[WHAT THIS TASK INVOLVES] Your copy runs from the line containing "Man Run With" through the last line of the listing, both included. Restate those lines word for word and leave out pictures.

[[ INPUT DATA, beginning ]]

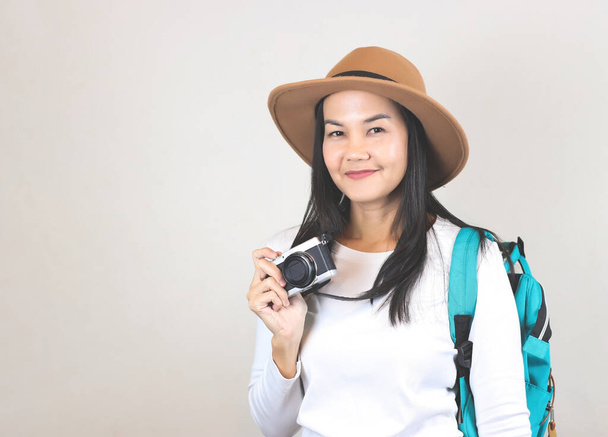 Portret Azjatki w białej koszulce i kapeluszu, trzymającej kamerę i niosącej plecak, uśmiechniętej i patrzącej w kamerę. Koncepcja podróży. - Zdjęcie, obraz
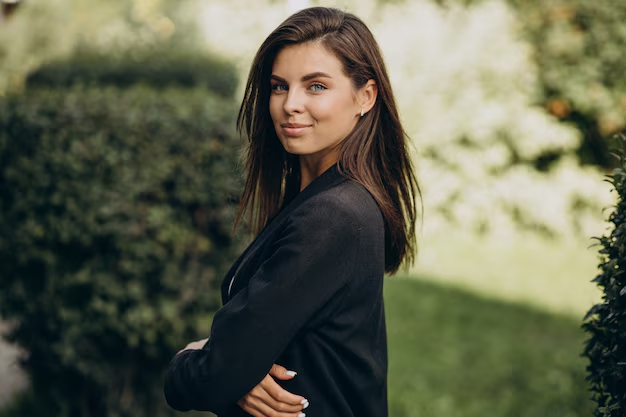 A woman showing her side profile for a professional outdoor headshot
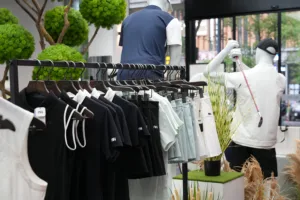 About 6 Golf and sportswear displayed on clothing racks inside the Ninghow Wear store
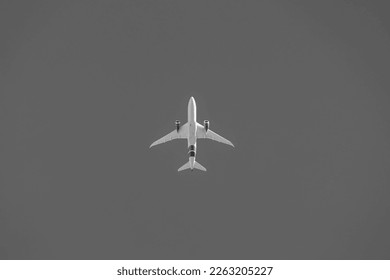 Uprisen angle view of the airplane flying after take off or before landing with black and white toned, Under view of aircraft above in the sky, Air transportation background. - Powered by Shutterstock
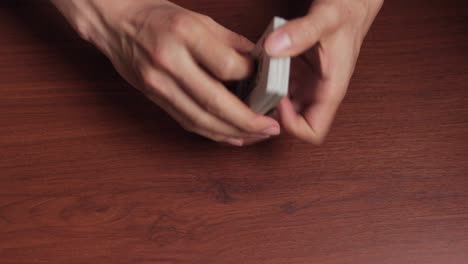 Close-up-of-hands-shuffling-a-deck-of-cards-on-a-table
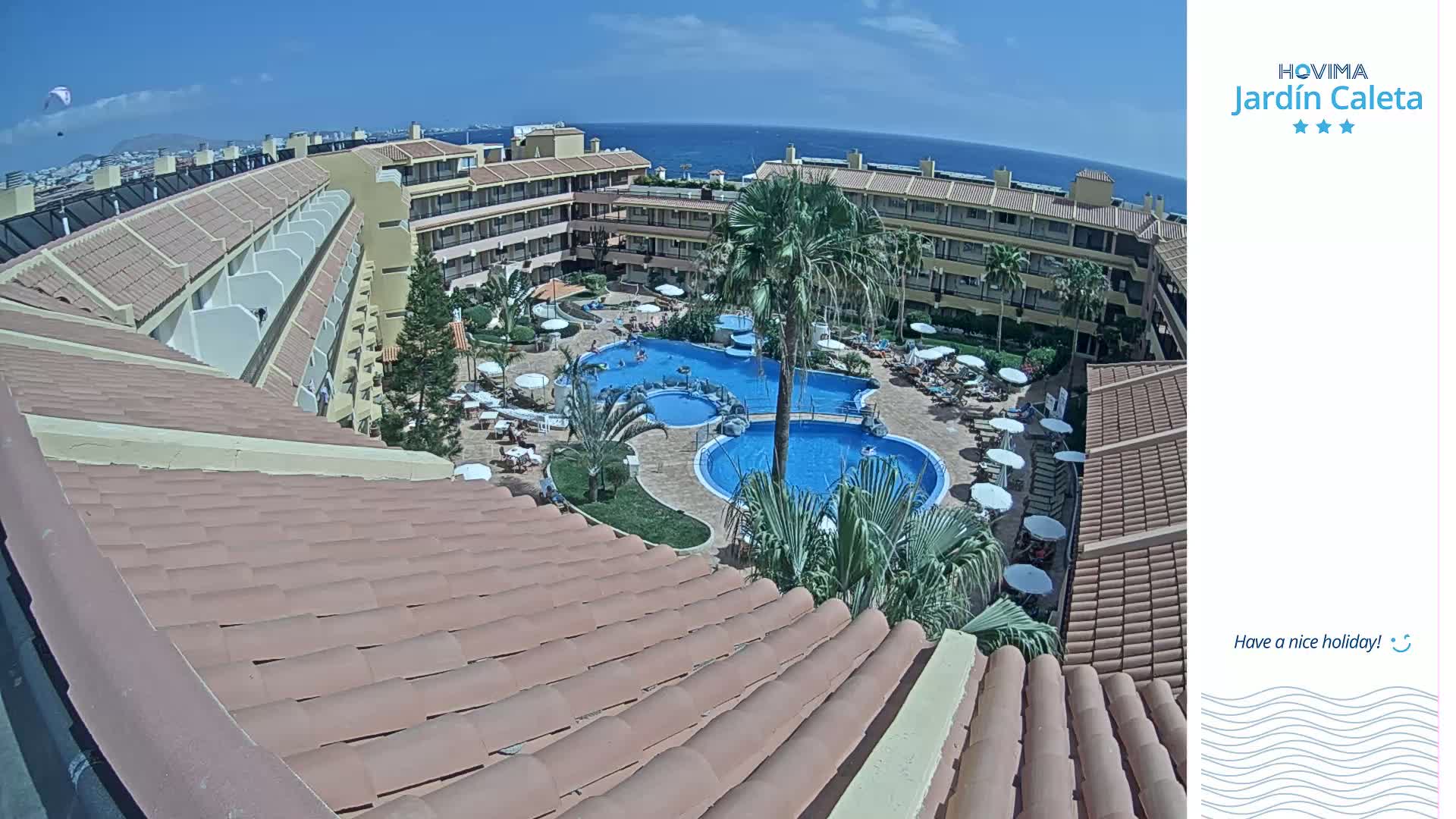 A tiled roof overlooks a sunny resort pool area with several palm trees and lounge chairs, all situated near a clear blue ocean under a bright, cloudless sky.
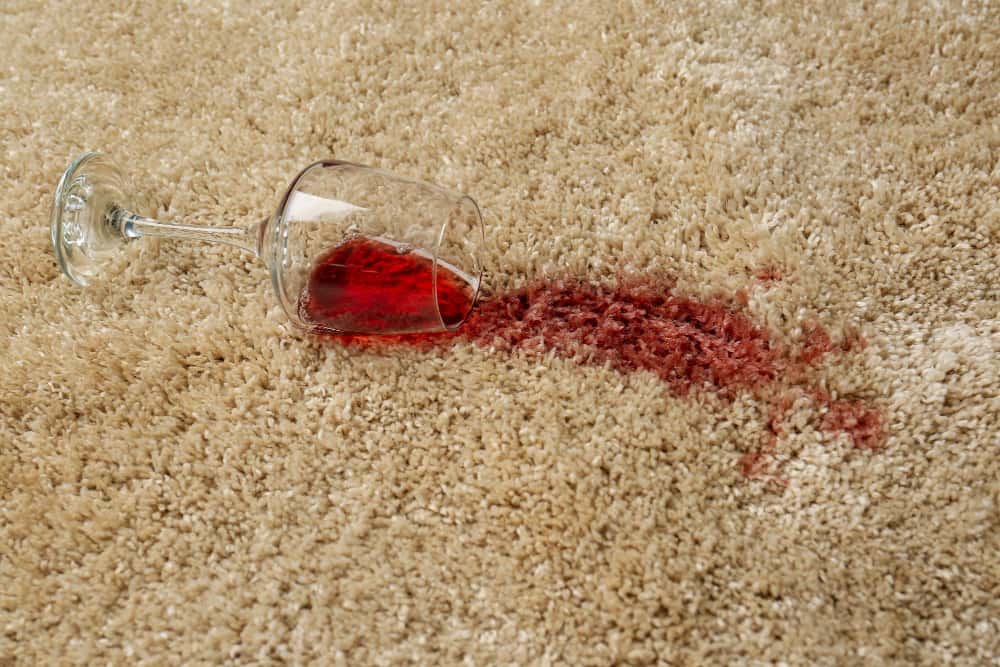 overturned glass and spilled red wine on soft carpet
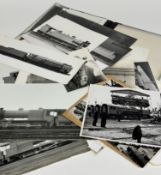 A folio containing early 20thc photographs of various trains such as the North British Locomotive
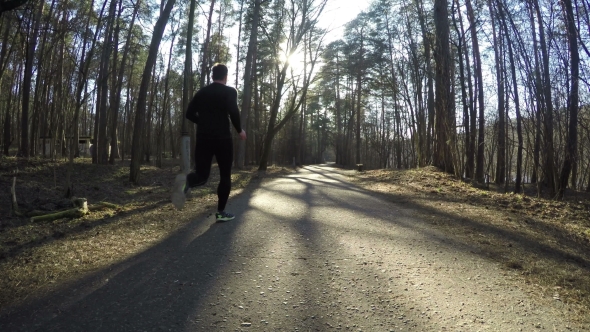 Man Run With Sportswear  Around The Forest Path. 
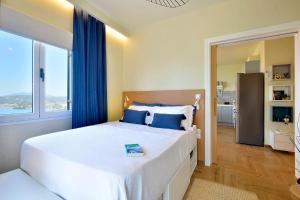a bedroom with a large bed with blue curtains at Kommeno Blue Bay Apt. in Kommeno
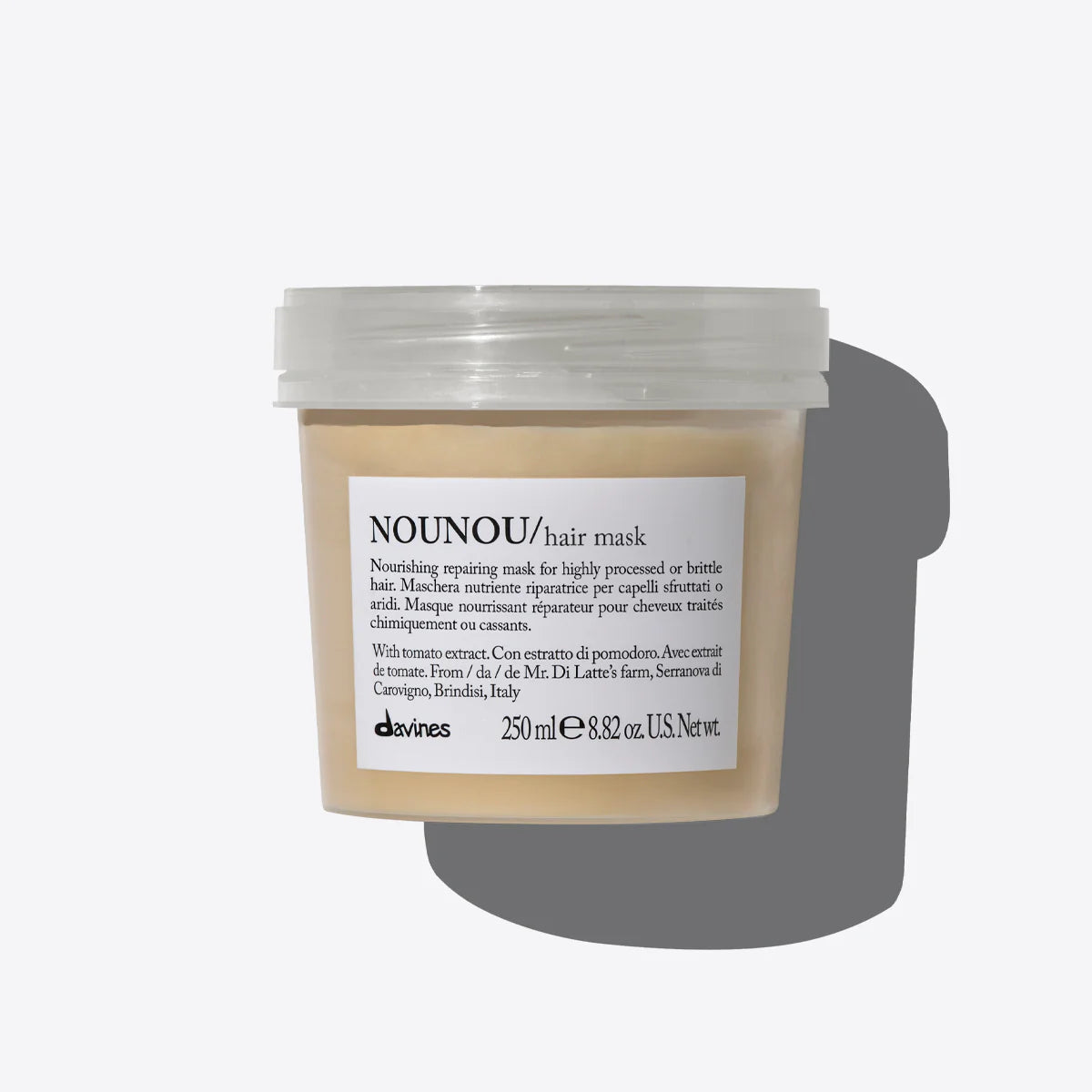 A clear plastic jar containing Davines Nounou hair mask with a label on the front.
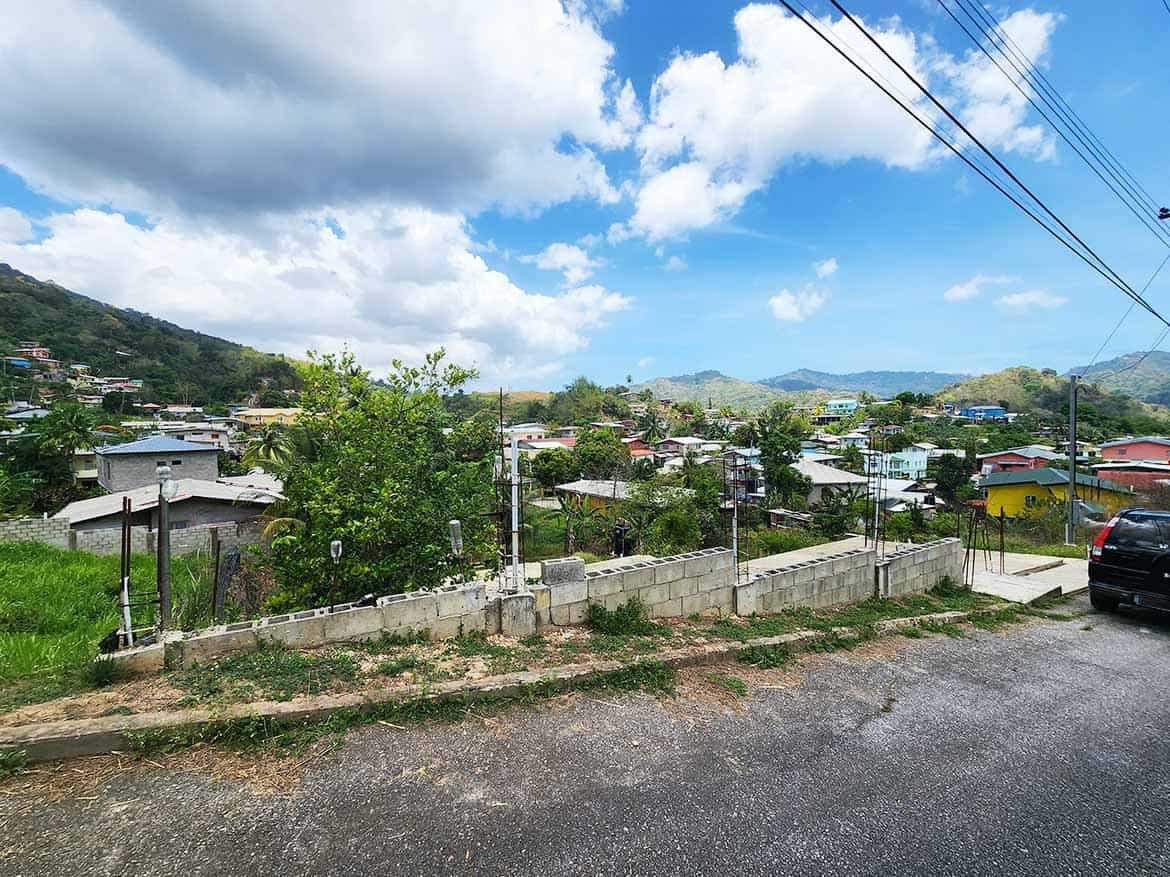 Scenic View of Graceland Heights Cornerstone- View of residential area in Graceland Heights with hills and sky.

[[ INPUT DATA, end ]]

[OUTPUT]
 Man Run With Sportswear  Around The Forest Path. 
a bedroom with a large bed with blue curtains at Kommeno Blue Bay Apt. in Kommeno
 A clear plastic jar containing Davines Nounou hair mask with a label on the front.
 Scenic View of Graceland Heights Cornerstone- View of residential area in Graceland Heights with hills and sky.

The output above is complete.